PNAS (Proceedings of the National Academy of Sciences) adlı dergide Aralık 2018'de yayımlanan yeni bir araştırmada yeşil yapraklı sebzelerin, farelerde alkole bağlı olmayan karaciğer yağlanması hastalığından koruduğunu gösterdi. Alkole bağlı olmayan karaciğer yağlanması, karaciğerde yağların birikmesiyle oluşan bir durumdur. Amerikada'ki gençlerin %30-40'ı alkole bağlı olmayan karaciğer yağlanmasına sahiptirler. Bu durum aynı zamanda Batılı ülkelerde ki karaciğer hastalıklarının da en yaygın nedenidir. Uzmanlar bu durumu obezite, kalp-damar hastalıkları ve metabolik risk faktörleri ile de ilişklendirmiştir.
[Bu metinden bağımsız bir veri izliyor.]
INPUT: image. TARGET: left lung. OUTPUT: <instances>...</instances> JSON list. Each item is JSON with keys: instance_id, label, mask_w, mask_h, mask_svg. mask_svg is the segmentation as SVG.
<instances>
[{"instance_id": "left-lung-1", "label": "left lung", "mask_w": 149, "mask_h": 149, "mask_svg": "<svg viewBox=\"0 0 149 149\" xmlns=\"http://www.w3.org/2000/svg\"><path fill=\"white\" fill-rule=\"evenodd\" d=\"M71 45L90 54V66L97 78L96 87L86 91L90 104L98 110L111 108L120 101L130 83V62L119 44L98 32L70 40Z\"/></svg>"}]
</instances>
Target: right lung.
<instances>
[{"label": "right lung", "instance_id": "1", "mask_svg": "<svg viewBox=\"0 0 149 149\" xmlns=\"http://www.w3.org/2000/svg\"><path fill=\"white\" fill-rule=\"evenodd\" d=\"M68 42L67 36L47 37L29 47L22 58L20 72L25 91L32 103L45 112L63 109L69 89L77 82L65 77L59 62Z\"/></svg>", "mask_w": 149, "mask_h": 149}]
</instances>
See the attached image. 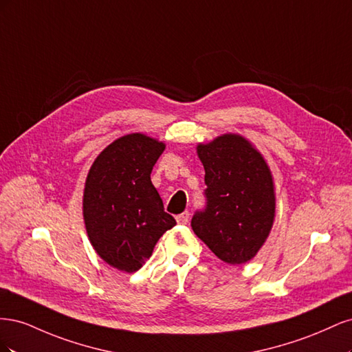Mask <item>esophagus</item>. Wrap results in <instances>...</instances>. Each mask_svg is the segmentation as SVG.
<instances>
[{"mask_svg":"<svg viewBox=\"0 0 352 352\" xmlns=\"http://www.w3.org/2000/svg\"><path fill=\"white\" fill-rule=\"evenodd\" d=\"M176 221L179 223V225H186V223L189 221V212L188 211L180 212L179 216H176Z\"/></svg>","mask_w":352,"mask_h":352,"instance_id":"34e87169","label":"esophagus"}]
</instances>
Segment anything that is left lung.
<instances>
[{"label": "left lung", "mask_w": 352, "mask_h": 352, "mask_svg": "<svg viewBox=\"0 0 352 352\" xmlns=\"http://www.w3.org/2000/svg\"><path fill=\"white\" fill-rule=\"evenodd\" d=\"M197 154L206 170L207 208L197 212L190 226L221 261L247 263L273 228L272 170L257 148L238 133L198 144Z\"/></svg>", "instance_id": "obj_1"}]
</instances>
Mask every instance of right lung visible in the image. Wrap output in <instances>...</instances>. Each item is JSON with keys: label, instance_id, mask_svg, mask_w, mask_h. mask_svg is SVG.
<instances>
[{"label": "right lung", "instance_id": "add662e5", "mask_svg": "<svg viewBox=\"0 0 352 352\" xmlns=\"http://www.w3.org/2000/svg\"><path fill=\"white\" fill-rule=\"evenodd\" d=\"M164 148L144 133L124 135L104 148L88 172L85 228L95 252L117 270H140L157 241L176 225L150 177Z\"/></svg>", "mask_w": 352, "mask_h": 352}]
</instances>
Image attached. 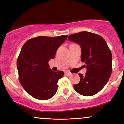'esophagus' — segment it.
Listing matches in <instances>:
<instances>
[{
	"instance_id": "obj_1",
	"label": "esophagus",
	"mask_w": 124,
	"mask_h": 124,
	"mask_svg": "<svg viewBox=\"0 0 124 124\" xmlns=\"http://www.w3.org/2000/svg\"><path fill=\"white\" fill-rule=\"evenodd\" d=\"M64 74H66V76H70L72 75V73H71V72H70V71H65Z\"/></svg>"
}]
</instances>
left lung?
<instances>
[{
    "label": "left lung",
    "mask_w": 124,
    "mask_h": 124,
    "mask_svg": "<svg viewBox=\"0 0 124 124\" xmlns=\"http://www.w3.org/2000/svg\"><path fill=\"white\" fill-rule=\"evenodd\" d=\"M68 39L80 46L81 60L87 69L85 75L78 74L80 80L73 86L74 90L85 96L94 95L103 89L111 75V51L101 36L89 32L71 34Z\"/></svg>",
    "instance_id": "1"
}]
</instances>
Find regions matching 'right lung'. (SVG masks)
Listing matches in <instances>:
<instances>
[{"instance_id":"obj_1","label":"right lung","mask_w":124,"mask_h":124,"mask_svg":"<svg viewBox=\"0 0 124 124\" xmlns=\"http://www.w3.org/2000/svg\"><path fill=\"white\" fill-rule=\"evenodd\" d=\"M68 35L56 37L39 36L26 41L17 59L21 85L31 96L47 100L57 91V82L64 76L62 71H53L48 62L54 59L59 46Z\"/></svg>"}]
</instances>
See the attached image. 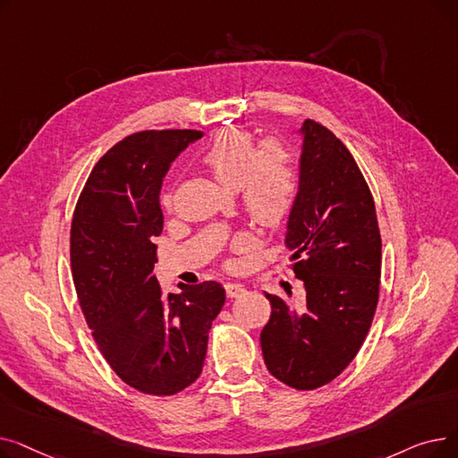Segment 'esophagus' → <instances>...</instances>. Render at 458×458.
Here are the masks:
<instances>
[{
  "mask_svg": "<svg viewBox=\"0 0 458 458\" xmlns=\"http://www.w3.org/2000/svg\"><path fill=\"white\" fill-rule=\"evenodd\" d=\"M225 290H226V295L230 299H235V297H242L245 293V285L239 284V282H226Z\"/></svg>",
  "mask_w": 458,
  "mask_h": 458,
  "instance_id": "esophagus-1",
  "label": "esophagus"
}]
</instances>
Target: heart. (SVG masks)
I'll return each mask as SVG.
<instances>
[{
    "mask_svg": "<svg viewBox=\"0 0 458 458\" xmlns=\"http://www.w3.org/2000/svg\"><path fill=\"white\" fill-rule=\"evenodd\" d=\"M200 159L223 185L242 191L256 223L276 225L292 209L297 174L293 157L282 144L269 142L256 150L249 133L226 130L208 144Z\"/></svg>",
    "mask_w": 458,
    "mask_h": 458,
    "instance_id": "1",
    "label": "heart"
}]
</instances>
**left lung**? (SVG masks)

Karaciğerdeki yağı azaltmak için bilinen yöntemler kilo vermek, fiziksel aktiviteyi arttırmak ve sağlıklı bir diyeti seçmektir.
Çalışma, yeşil yapraklı sebzelerde doğal olarak bulunan inorganik nitratın karaciğerdeki yağı azalttığını gösteriyor. Çalışmayı yürüten Carlström ve arkadaşları yüksek yağ ve karbonhidrat alan farelerin diyetlerine inorganik nitrat eklendiğinde, karaciğer yağlanma seviyelerinde belirgin bir düşüş olduğunu söylüyor. Ayrıca diyetine ilaveten nitrat alan grupta nitrat almayan gruba göre kan basıncında düşüş ve daha iyi bir insülin duyarlılığı görüldü. Daha önce yapılan çalışmalar da yeşil yapraklı sebzelerin tip 2 diyabet gibi metabolik hastalıklardan koruduğunu gösterdi.
Carlström ayrıca yeşil yapraklı sebzeleri bu kadar sağlıklı yapan nedenin henüz açıklanmadığını, ancak kimsenin daha önce araştırmadığı nitratın anahtar olabileceğini belirtti. Şimdi karaciğer yağlanması riskini azaltmak için nitrat takviyesinin terapötik (tedavi edici) değerini araştırmak için insan klinik çalışmalar yapmak gerekiyor. Sonuçlar, yeni farmakolojik ve beslenme yaklaşımlarının gelişmesine yol açabilir. İnsanların daha çok yeşil yapraklı sebze tüketmesinde fayda var. En fazla nitrat içeren yeşil sebzeler kereviz, ıspanak, marul ve roka. Yeşil yapraklı sebzelerin koruyucu etkisinden faydalanmak için çok fazla miktarlarda değil, günlük 200 gram tüketmek yeterli.
Organik ve İnorganik Nitrat / Nitrit Farkları Nelerdir?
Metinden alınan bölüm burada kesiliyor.